Exercise aim: Repeat word for word the stretch of the data from the line containing "Observing the photograph, is" through the end of the data, including both of those ends.

───── Listing

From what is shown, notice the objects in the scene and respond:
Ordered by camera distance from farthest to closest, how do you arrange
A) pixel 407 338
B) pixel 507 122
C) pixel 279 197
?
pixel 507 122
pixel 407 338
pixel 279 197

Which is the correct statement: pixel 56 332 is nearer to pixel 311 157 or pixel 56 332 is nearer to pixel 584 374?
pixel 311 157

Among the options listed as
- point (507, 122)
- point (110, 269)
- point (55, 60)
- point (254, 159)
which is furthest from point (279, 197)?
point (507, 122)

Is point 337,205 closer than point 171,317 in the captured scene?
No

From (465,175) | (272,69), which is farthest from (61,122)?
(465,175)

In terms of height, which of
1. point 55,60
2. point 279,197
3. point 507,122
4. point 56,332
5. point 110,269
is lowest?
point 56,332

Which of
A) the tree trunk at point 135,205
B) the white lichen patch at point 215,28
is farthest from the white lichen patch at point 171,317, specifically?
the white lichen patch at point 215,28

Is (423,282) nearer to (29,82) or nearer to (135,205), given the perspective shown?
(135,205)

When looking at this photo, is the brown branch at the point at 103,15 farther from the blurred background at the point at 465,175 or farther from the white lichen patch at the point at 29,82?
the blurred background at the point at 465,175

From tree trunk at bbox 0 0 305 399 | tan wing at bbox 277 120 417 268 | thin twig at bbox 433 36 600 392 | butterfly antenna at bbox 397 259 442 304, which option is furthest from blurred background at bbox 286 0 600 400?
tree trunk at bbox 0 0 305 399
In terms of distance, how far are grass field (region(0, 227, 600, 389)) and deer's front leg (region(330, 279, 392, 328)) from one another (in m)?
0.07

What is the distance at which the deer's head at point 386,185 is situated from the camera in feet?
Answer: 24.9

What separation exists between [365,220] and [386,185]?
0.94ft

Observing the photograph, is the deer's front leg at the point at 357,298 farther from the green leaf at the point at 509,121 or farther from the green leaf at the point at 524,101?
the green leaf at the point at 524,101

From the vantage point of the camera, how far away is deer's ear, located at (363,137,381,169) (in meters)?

──────────

Expected answer:
Observing the photograph, is the deer's front leg at the point at 357,298 farther from the green leaf at the point at 509,121 or farther from the green leaf at the point at 524,101?
the green leaf at the point at 524,101

From the vantage point of the camera, how far away is deer's ear, located at (363,137,381,169) (in meters)?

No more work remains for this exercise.